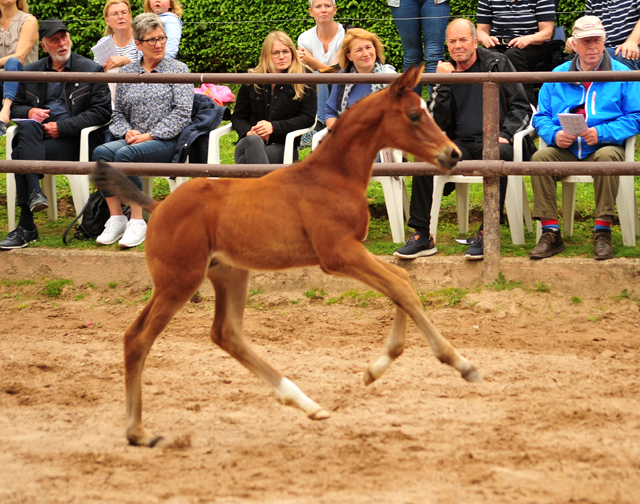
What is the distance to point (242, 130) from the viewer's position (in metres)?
7.04

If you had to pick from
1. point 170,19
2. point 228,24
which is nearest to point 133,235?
point 170,19

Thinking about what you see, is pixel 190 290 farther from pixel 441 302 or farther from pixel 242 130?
pixel 242 130

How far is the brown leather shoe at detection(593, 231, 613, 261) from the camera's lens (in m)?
6.07

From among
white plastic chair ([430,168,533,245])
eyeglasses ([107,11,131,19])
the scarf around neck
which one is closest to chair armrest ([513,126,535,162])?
white plastic chair ([430,168,533,245])

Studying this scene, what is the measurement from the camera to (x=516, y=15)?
7.51m

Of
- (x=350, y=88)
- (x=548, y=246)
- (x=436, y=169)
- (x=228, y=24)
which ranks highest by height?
(x=228, y=24)

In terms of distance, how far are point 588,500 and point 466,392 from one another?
1.44 m

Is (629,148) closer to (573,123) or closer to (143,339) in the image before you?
(573,123)

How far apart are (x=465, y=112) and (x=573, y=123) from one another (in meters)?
0.90

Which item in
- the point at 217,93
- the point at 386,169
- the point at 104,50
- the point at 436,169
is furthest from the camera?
the point at 217,93

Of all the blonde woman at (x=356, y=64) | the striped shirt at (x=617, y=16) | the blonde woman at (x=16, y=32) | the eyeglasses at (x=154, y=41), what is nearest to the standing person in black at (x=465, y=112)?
the blonde woman at (x=356, y=64)

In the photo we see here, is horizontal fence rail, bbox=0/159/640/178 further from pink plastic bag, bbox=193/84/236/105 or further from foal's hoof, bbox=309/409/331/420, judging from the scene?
foal's hoof, bbox=309/409/331/420

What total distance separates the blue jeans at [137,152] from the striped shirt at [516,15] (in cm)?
327

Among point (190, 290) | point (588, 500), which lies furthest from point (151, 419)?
point (588, 500)
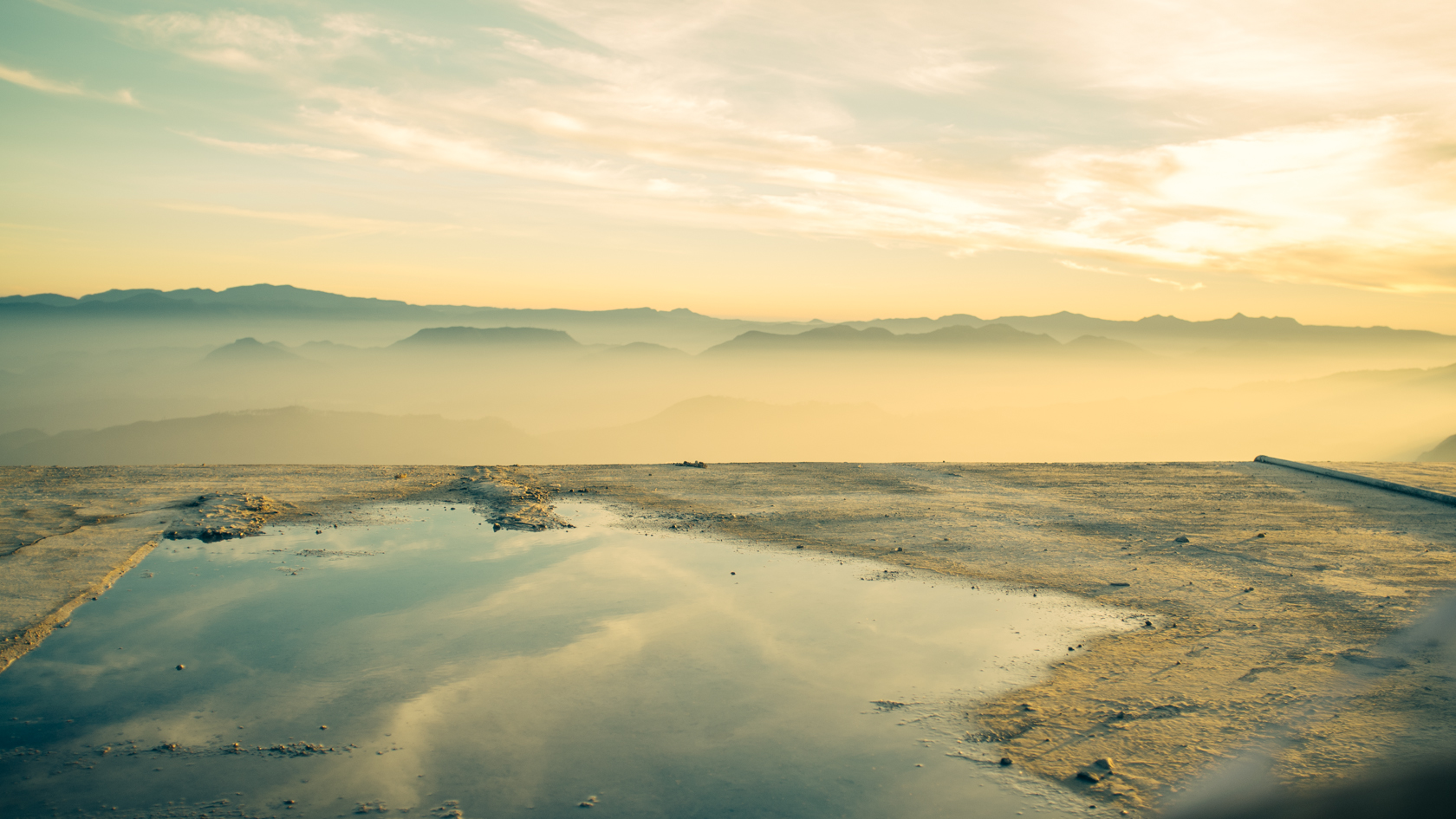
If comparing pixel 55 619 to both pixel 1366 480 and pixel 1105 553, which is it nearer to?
pixel 1105 553

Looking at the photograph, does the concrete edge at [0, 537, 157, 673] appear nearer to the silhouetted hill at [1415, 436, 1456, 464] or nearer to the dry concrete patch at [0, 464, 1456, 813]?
the dry concrete patch at [0, 464, 1456, 813]

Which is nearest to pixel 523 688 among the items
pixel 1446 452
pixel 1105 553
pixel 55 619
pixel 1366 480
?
pixel 55 619

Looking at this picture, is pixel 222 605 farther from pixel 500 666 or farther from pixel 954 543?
pixel 954 543

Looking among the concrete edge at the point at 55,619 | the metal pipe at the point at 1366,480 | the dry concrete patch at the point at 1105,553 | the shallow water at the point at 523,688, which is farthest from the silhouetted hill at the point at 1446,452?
the concrete edge at the point at 55,619

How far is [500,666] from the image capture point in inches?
227

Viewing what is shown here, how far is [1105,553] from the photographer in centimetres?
909

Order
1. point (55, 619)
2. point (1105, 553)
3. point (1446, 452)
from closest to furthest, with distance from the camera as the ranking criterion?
point (55, 619) → point (1105, 553) → point (1446, 452)

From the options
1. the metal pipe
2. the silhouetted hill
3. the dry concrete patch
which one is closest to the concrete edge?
the dry concrete patch

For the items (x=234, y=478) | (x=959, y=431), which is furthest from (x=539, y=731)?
(x=959, y=431)

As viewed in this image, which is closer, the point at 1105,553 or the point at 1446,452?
the point at 1105,553

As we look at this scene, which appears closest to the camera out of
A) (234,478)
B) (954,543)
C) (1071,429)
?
(954,543)

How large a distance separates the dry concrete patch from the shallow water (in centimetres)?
50

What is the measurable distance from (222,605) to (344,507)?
400 centimetres

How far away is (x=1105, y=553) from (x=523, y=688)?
6.90m
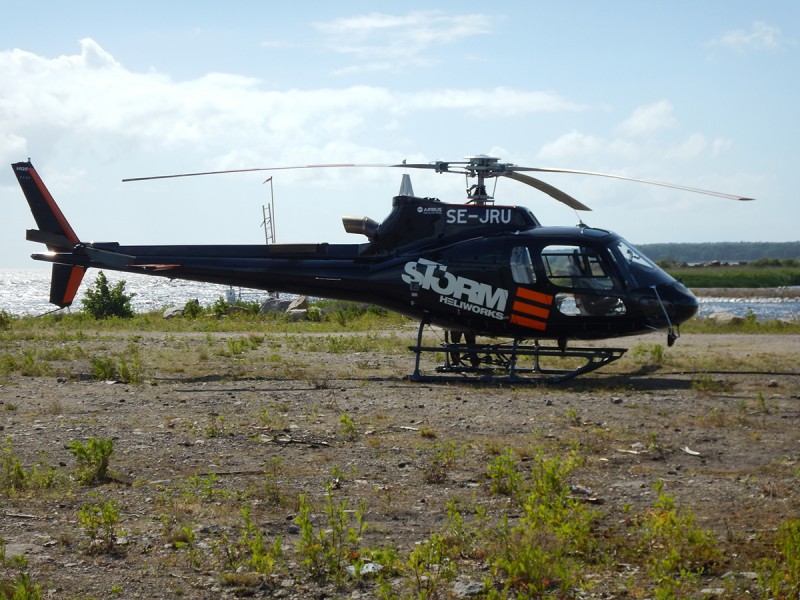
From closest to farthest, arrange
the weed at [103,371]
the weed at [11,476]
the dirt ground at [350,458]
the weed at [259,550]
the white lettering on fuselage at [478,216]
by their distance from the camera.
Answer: the weed at [259,550], the dirt ground at [350,458], the weed at [11,476], the weed at [103,371], the white lettering on fuselage at [478,216]

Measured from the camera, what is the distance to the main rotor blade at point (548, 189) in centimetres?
1523

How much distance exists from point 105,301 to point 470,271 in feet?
72.8

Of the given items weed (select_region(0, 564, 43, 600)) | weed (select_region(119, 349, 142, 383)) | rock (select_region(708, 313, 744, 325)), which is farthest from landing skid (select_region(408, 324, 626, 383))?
rock (select_region(708, 313, 744, 325))

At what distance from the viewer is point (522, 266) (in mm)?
14672

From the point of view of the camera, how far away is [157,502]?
24.9 feet

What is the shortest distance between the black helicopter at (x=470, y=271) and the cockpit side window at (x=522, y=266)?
16mm

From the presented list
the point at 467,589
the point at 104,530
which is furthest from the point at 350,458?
the point at 467,589

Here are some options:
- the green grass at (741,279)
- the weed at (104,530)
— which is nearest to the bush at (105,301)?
the weed at (104,530)

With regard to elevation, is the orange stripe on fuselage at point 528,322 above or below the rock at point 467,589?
above

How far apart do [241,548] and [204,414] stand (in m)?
5.49

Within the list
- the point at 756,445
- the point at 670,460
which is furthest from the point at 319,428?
the point at 756,445

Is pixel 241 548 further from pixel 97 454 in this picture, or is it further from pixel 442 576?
pixel 97 454

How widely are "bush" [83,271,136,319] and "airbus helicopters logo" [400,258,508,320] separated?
20637 mm

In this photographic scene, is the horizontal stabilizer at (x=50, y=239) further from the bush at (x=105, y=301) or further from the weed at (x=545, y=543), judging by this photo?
the bush at (x=105, y=301)
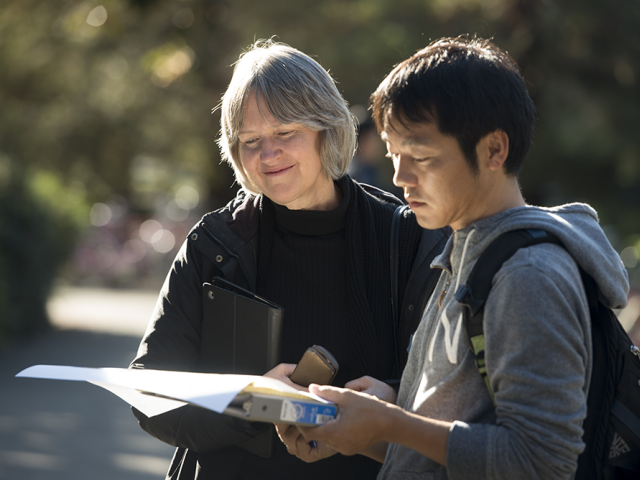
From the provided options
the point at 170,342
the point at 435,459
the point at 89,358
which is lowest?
the point at 89,358

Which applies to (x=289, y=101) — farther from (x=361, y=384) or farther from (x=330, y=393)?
(x=330, y=393)

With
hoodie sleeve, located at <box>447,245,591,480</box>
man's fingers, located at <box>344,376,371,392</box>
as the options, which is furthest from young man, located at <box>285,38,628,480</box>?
man's fingers, located at <box>344,376,371,392</box>

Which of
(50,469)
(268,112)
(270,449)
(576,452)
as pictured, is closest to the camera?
(576,452)

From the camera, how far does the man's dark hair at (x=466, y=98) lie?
4.49ft

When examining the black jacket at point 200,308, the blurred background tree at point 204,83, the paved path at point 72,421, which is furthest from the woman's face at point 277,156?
the paved path at point 72,421

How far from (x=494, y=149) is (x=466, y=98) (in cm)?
12

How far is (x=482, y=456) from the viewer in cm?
126

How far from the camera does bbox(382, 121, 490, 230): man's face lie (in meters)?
1.39

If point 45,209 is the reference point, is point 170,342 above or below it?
below

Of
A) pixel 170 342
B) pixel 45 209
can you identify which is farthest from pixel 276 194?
pixel 45 209

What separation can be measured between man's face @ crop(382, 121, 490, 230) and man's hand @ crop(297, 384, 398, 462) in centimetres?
41

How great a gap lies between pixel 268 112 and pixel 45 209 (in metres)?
7.74

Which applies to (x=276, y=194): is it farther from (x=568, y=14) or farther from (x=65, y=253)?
(x=568, y=14)

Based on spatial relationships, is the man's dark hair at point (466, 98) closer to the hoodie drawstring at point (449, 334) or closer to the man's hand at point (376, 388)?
the hoodie drawstring at point (449, 334)
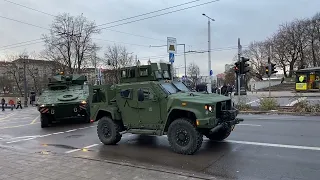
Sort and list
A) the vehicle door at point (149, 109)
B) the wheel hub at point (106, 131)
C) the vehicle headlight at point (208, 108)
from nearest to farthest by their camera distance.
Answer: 1. the vehicle headlight at point (208, 108)
2. the vehicle door at point (149, 109)
3. the wheel hub at point (106, 131)

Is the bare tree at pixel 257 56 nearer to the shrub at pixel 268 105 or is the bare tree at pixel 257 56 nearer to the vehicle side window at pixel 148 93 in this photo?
the shrub at pixel 268 105

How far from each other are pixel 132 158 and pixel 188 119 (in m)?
1.74

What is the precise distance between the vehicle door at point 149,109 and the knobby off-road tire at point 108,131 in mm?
1025

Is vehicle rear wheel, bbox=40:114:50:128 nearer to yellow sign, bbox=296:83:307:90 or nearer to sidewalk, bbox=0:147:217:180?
sidewalk, bbox=0:147:217:180

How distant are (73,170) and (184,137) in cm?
289

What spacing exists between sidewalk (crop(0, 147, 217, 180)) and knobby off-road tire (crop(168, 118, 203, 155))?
1.57 metres

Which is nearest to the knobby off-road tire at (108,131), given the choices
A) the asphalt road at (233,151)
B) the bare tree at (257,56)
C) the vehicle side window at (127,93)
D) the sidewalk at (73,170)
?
the asphalt road at (233,151)

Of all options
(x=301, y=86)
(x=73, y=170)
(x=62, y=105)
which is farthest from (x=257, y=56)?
(x=73, y=170)

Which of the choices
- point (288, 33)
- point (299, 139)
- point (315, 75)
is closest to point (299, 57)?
point (288, 33)

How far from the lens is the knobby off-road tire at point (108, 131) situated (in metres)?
9.56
----
Job:
Convert the material, starting at the line that contains "How far away is (x=1105, y=553)" and ending at the line that contains "Answer: the weed", into a Markdown table with the columns Row and Line, skipping blank lines. Leave the pictures out of the table.

Solved exercise:
| Row | Line |
|---|---|
| 1 | How far away is (x=1105, y=553) from (x=523, y=688)? |
| 2 | 6.90m |
| 3 | From closest to farthest, arrange |
| 4 | the weed at [103,371] |
| 5 | the weed at [11,476] |
| 6 | the dirt ground at [350,458] |
| 7 | the weed at [259,550] |
| 8 | the white lettering on fuselage at [478,216] |
| 9 | by their distance from the camera. |
| 10 | Answer: the weed at [259,550], the dirt ground at [350,458], the weed at [11,476], the weed at [103,371], the white lettering on fuselage at [478,216] |